ELO system for bbo?
#1
Posted 2021-January-17, 03:59
#2
Posted 2021-January-17, 04:33
Bridge is similar to all other equilibrium games such as Chess and Go, but the big dissimilarity is the requirement for people to play as a pair.
This means that if you want a rating system, there would need to be a rating system for pairs rather than individuals.
Unfortunately, many Bridge partnerships are as evanescent as steam from a boiling kettle (I could meander more through that metaphor but you get the idea).
There is a workaround that I have used. You can download an ELO calculator from the web and then play in regular massive daylongs where the number of competitors is often greater than 1000 every day. The quality is very mixed so it can be characterised as international tournament every day.
Map your results from these robot daylongs, and you will gain a rough idea of your equivalency to Chess ratings.

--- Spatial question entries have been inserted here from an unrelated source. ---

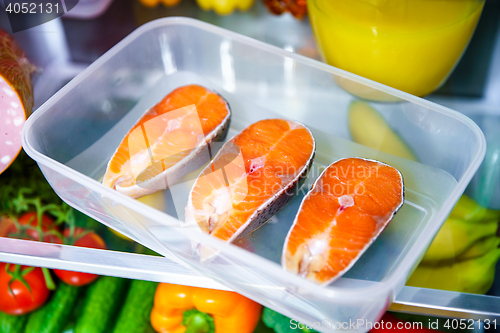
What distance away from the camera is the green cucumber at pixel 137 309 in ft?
3.10

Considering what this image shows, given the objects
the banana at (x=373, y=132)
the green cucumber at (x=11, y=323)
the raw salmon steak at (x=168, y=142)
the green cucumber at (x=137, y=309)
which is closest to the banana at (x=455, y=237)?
the banana at (x=373, y=132)

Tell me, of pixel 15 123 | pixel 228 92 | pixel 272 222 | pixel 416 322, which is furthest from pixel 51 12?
pixel 416 322

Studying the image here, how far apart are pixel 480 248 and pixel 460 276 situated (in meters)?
0.08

Clearly, stars, masterpoints and success in previous tournaments - all of which contribute to overall ranking in Bridge - are of little value in determining a player's instantaneous skill level.

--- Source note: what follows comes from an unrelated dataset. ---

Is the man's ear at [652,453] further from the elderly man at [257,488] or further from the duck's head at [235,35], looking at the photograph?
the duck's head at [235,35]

This is because masterpoints accumulate like barnacles and exist to make money for Bridge organisations who then provide the tournaments that we all enjoy.
There is an equivalent problem in Chess in that titles such as International Master and Grandmaster are awarded based on achieving excellent results in high-quality tournaments.
This is why I suggest using large daylongs if you really want to map Elo (his name was Arpad Elo by the way) rankings onto Bridge players.
Of course, there is the little problem that not everyone regards robot Bridge with the same affection as I do (litotes), but them's the breaks.
#3
Posted 2021-January-17, 05:13
A lot of members focused on their rating and would not play with weaker partners or opponents: even though the rating system protected them from weaker players, very few believed this and even fewer were willing to take the risk. This caused a lot of bad feeling when players were booted by the table host shortly after sitting down.
I believe that BBO deliberated avoided a ratings system initially to avoid this behaviour.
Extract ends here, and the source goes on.